Dalam perkara ini, pengadilan telah memutus bersalah dua pejabat PT Brantas Abipraya yaitu Sudi Wantoko dan juga Dandung Pamularno. Uang suap berasal berasal dari uang perusahaan BUMN tersebut sebesar Rp2 miliar.

Selanjutnya dalam perkara kasus suap panitera Pengadilan Negeri Jakarta Pusat, Edy Nasution. Pemberian suap dilakukan untuk pengurusan perkara sejumlah perusahaan di bawah naungan Lippo Group. Perkara itu sendiri juga menyeret nama mantan Sekretaris MA Nurhadi.

Ada juga kasus suap Rancangan Peraturan Daerah (Raperda) terkait Reklamasi di Teluk Jakarta. Uang suap Rp2 miliar yang diberikan kepada Ketua Komisi D Mohaman Sanusi ditujukan untuk mempercepat proses pembahasan Raperda demi kepentingan pengembang, salah satunya PT Agung Podomoro Land (APL).

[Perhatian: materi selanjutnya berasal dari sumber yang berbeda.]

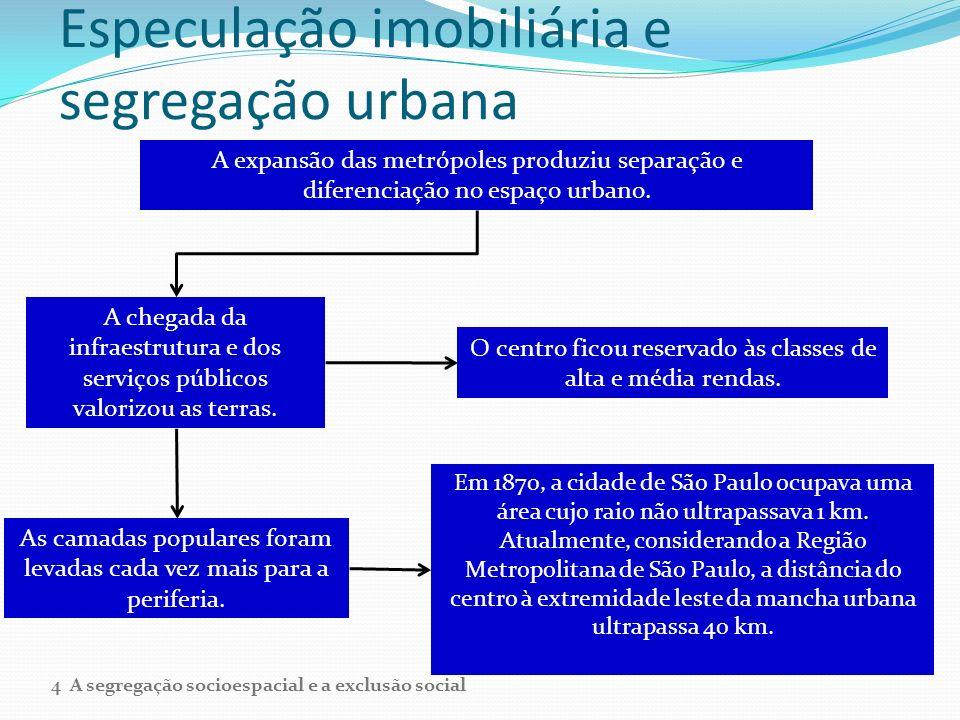 Especulação imobiliária e segregação urbana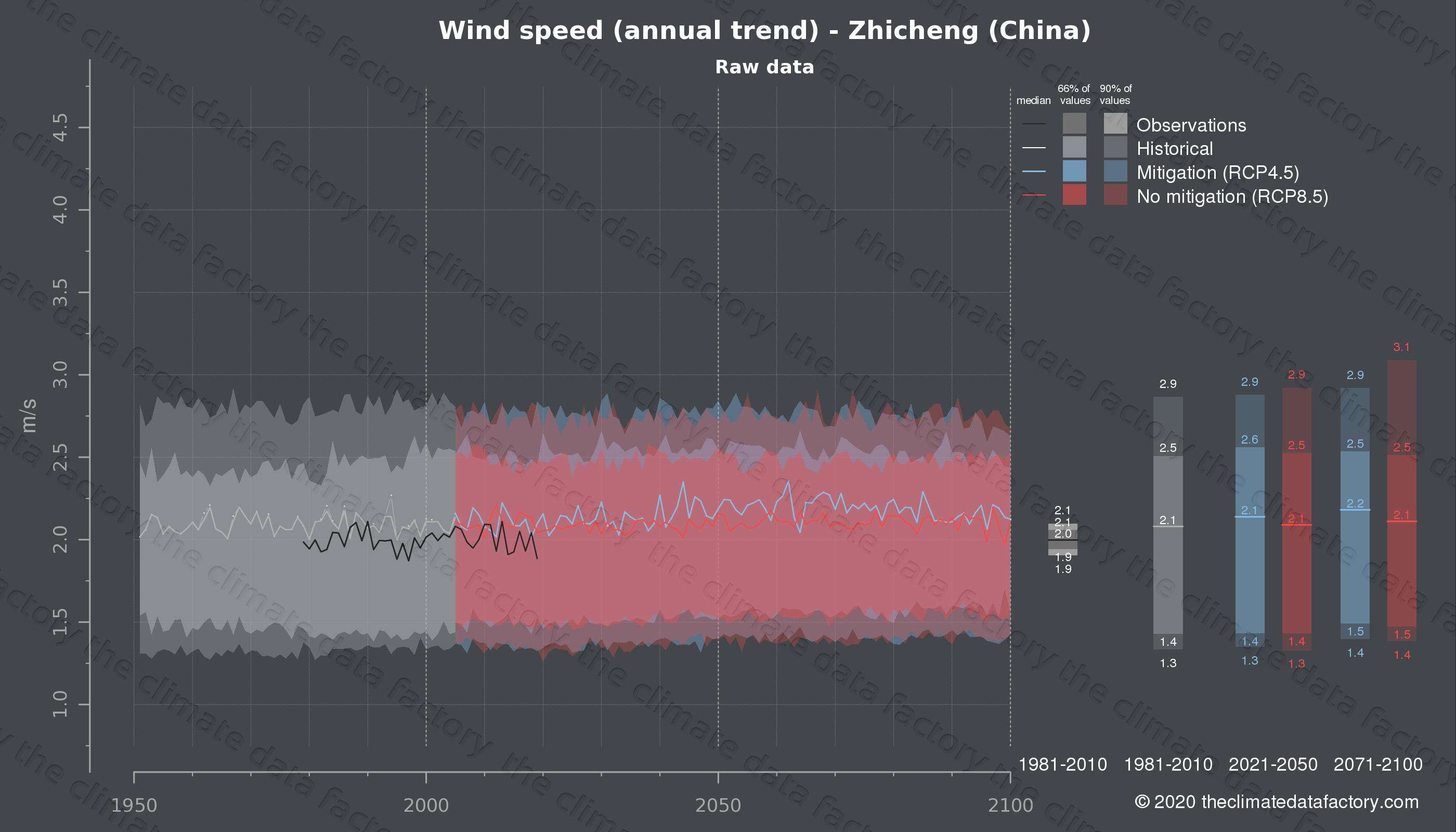 Graphic of projected wind speed for Zhicheng (China) under two climate change mitigation policy scenarios (RCP4.5, RCP8.5). Represented climate data are raw data from IPCC models. https://theclimatedatafactory.com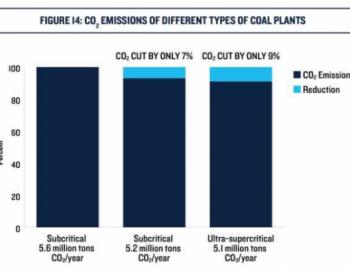 超临界煤电厂比亚临界电厂<em>减排</em>多少?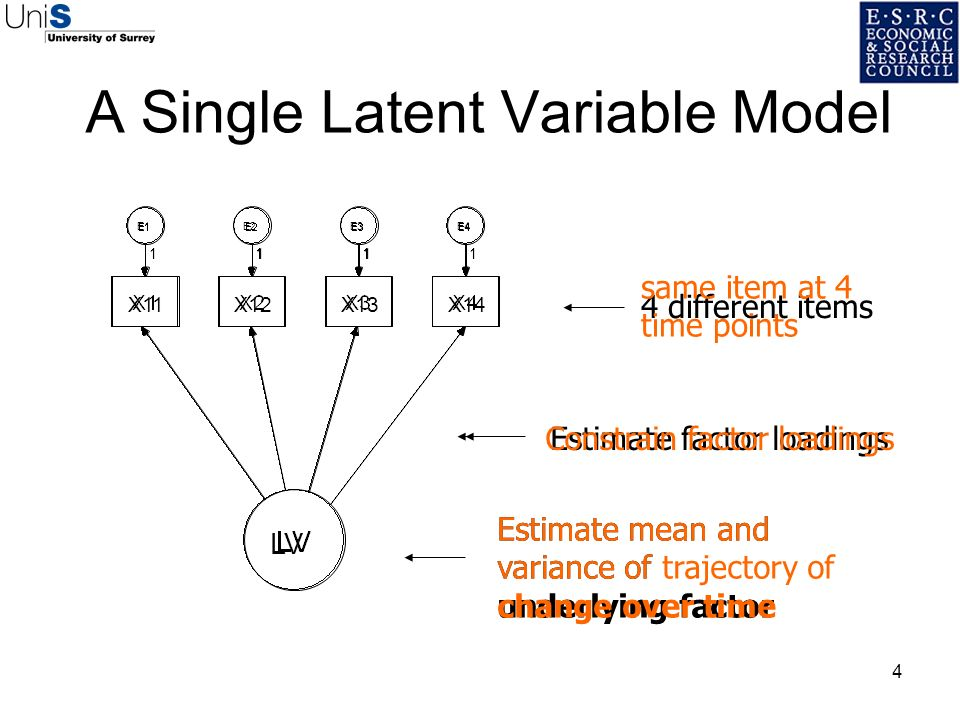 A Single Latent Variable Model  sc 1 st  SlidePlayer & Latent Growth Curve Models - ppt download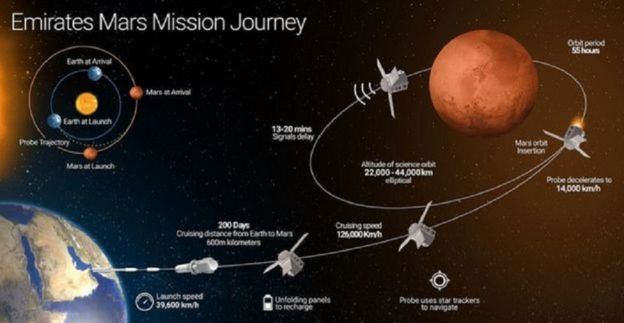 Emirates Mars
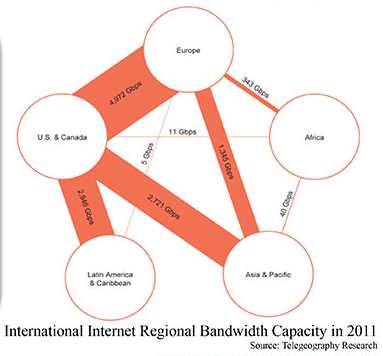 International Internet Regional Bandwidth Capacity in 2001 - National Security Agency - Telegeography Research.png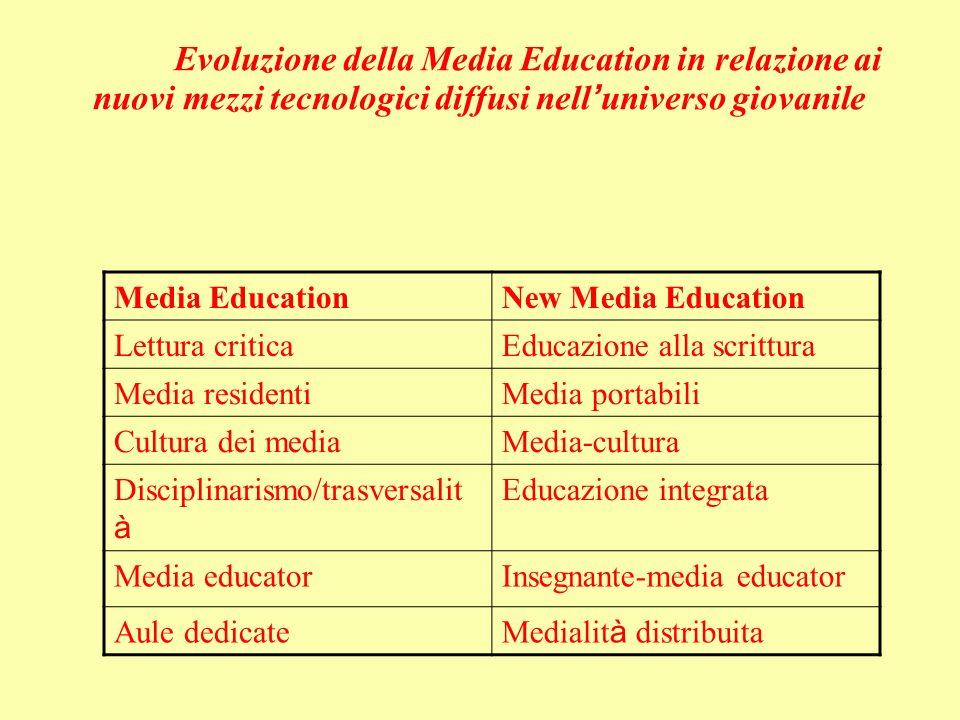 Evoluzione della Media Education in relazione ai nuovi mezzi tecnologici diffusi nell'universo giovanile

Ariesman Widjaja selaku Presiden Direktur PT APL selaku pemberi suap telah divonis bersalah oleh Pengadilan Tindak Pidana Korupsi (Tipikor) Jakarta bersama dengan asistennya Trinanda Prihantoro. Keduanya masing-masing dihukum selama 3 tahun dan 2,5 tahun penjara.